Update for Spring 2.7.5
If you are using spring boot 2.6 or later version, then you need a separate class for Password Encoder.
@Configuration
public class EncoderConfig {
@Bean
PasswordEncoder passwordEncoder() {
return new BCryptPasswordEncoder();
}
}
Then class should be used as a bean into the security config class.
@Configuration
@EnableWebSecurity
@EnableGlobalMethodSecurity(prePostEnabled = true)
public class SpringPreAuthorizeSecurityConfig {
@Autowired
private UserAuthService userAuthService;
@Autowired
private PasswordEncoder passwordEncoder;
/*@Autowired
public void registerGlobal(AuthenticationManagerBuilder auth) throws Exception {
// Ideally database authentication is required
auth.inMemoryAuthentication().passwordEncoder(passwordEncoder()).withUser("user")
.password("$2a$10$9Xn39aPf4LhDpRGNWvDFqu.T5ZPHbyh8iNQDSb4aNSnLqE2u2efIu").roles("USER").and()
.passwordEncoder(passwordEncoder()).withUser("admin")

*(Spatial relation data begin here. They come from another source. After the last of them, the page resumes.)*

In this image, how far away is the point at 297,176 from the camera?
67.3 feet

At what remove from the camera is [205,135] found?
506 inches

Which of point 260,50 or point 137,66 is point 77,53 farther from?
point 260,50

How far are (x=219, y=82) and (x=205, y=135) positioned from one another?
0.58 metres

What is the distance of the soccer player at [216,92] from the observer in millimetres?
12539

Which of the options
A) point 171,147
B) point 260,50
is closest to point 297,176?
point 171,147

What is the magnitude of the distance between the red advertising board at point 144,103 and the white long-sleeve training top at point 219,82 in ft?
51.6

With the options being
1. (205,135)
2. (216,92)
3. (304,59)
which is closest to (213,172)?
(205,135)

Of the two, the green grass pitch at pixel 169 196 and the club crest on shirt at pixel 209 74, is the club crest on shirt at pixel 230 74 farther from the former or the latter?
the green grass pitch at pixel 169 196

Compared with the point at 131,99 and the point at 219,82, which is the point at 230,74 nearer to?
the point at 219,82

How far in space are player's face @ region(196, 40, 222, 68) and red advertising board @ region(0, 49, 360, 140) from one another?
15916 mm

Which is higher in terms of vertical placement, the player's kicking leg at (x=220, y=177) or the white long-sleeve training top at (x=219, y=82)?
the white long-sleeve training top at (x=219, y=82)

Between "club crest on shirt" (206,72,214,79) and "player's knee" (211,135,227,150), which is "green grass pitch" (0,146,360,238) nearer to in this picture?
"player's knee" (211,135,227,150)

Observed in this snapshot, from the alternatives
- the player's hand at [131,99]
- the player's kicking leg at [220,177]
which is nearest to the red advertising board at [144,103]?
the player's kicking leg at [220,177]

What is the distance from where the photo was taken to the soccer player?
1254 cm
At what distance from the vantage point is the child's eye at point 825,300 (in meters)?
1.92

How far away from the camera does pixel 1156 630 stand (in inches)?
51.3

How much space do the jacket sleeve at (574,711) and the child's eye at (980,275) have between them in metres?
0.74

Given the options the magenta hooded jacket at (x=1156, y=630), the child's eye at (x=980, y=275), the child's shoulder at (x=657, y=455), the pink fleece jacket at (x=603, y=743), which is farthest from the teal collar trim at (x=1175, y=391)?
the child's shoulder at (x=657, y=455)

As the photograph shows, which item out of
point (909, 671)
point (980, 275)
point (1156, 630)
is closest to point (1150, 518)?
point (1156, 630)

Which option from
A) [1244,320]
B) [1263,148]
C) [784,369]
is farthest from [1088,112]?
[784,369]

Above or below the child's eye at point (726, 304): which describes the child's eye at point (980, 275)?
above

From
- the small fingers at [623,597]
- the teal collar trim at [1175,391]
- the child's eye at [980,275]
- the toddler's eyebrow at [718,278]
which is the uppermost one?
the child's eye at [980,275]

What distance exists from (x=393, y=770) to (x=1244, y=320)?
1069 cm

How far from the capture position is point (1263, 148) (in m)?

.password("$2a$10$dl8TemMlPH7Z/mpBurCX8O4lu0FoWbXnhsHTYXVsmgXyzagn..8rK").roles("USER", "ADMIN");
}*/
@Autowired
public void registerGlobal(AuthenticationManagerBuilder auth) throws Exception {
auth.userDetailsService(userAuthService).passwordEncoder(passwordEncoder);
}
}
Spring REST Controller
Now create below REST Controller class to test the user’s access to a particular URL based on role using @PreAuthorize
annotation.
@RestController
public class PreAuthorizeRestController {
@GetMapping("/user")
@PreAuthorize("hasRole('USER')")
public ResponseEntity<String> defaultPage(Model model) {
return new ResponseEntity<String>("You have USER role.", HttpStatus.OK);
}
@GetMapping("/admin")
@PreAuthorize("hasRole('ADMIN')")
public ResponseEntity<String> getAllBlogs(Model model) {
return new ResponseEntity<String>("You have ADMIN role.", HttpStatus.OK);
}
}
Spring Boot Main Class
Spring Boot application created as standalone application and can be easily deployed into embedded Tomcat server using main class.
@SpringBootApplication
public class SpringSecurityPreauthHasRoleApp {
public static void main(String[] args) {
SpringApplication.run(SpringSecurityPreauthHasRoleApp.class, args);
}
}
Testing Spring Security hasRole
Run the main class to deploy your application into Tomcat server.
Now access the URL http://localhost:8080/admin using credentials user/user then you will get HTTP Status 403 – Access is denied because user does not have the role ADMIN.
But if you had logged in using credentials admin/admin, you could have got the access.